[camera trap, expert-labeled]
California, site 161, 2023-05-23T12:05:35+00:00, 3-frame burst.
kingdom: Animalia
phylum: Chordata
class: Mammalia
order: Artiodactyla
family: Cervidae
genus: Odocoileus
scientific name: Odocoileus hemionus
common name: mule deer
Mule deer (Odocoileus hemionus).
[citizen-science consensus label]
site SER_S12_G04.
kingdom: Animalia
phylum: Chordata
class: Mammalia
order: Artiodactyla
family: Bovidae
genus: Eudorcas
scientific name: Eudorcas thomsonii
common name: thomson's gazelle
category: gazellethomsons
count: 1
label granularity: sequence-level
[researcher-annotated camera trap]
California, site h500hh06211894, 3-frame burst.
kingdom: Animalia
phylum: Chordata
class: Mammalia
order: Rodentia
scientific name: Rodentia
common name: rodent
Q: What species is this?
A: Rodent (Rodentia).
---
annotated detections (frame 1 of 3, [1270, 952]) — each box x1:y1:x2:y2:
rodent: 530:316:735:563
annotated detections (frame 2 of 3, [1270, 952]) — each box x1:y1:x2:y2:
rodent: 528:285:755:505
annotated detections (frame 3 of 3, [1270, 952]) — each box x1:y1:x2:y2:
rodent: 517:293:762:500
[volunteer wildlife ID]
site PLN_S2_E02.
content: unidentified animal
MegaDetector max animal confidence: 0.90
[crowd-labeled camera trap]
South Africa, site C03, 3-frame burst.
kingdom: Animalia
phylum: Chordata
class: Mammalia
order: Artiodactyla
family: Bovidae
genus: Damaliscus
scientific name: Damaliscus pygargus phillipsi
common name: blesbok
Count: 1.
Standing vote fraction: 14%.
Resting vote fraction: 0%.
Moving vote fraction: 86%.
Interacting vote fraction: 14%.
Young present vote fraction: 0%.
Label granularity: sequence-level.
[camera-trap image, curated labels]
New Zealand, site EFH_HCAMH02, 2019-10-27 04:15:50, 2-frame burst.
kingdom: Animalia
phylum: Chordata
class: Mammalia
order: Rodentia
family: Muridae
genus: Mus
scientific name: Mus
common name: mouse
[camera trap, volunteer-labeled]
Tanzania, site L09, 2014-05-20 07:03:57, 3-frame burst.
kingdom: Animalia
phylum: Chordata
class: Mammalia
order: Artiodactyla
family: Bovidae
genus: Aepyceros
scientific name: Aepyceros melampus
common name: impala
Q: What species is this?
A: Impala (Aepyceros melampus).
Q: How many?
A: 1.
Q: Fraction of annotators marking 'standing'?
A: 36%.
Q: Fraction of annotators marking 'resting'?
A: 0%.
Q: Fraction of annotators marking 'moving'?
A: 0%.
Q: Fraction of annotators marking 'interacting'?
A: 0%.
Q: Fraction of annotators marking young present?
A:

-- -- --

Exercise goal: Beginning with the first line of the entries, repeat each line exactly until you have reproduced the one containing "scientific name: Rodentia", and add nothing further.

Expected answer:
[camera trap, expert-labeled]
California, site 161, 2023-05-23T12:05:35+00:00, 3-frame burst.
kingdom: Animalia
phylum: Chordata
class: Mammalia
order: Artiodactyla
family: Cervidae
genus: Odocoileus
scientific name: Odocoileus hemionus
common name: mule deer
Mule deer (Odocoileus hemionus).
[citizen-science consensus label]
site SER_S12_G04.
kingdom: Animalia
phylum: Chordata
class: Mammalia
order: Artiodactyla
family: Bovidae
genus: Eudorcas
scientific name: Eudorcas thomsonii
common name: thomson's gazelle
category: gazellethomsons
count: 1
label granularity: sequence-level
[researcher-annotated camera trap]
California, site h500hh06211894, 3-frame burst.
kingdom: Animalia
phylum: Chordata
class: Mammalia
order: Rodentia
scientific name: Rodentia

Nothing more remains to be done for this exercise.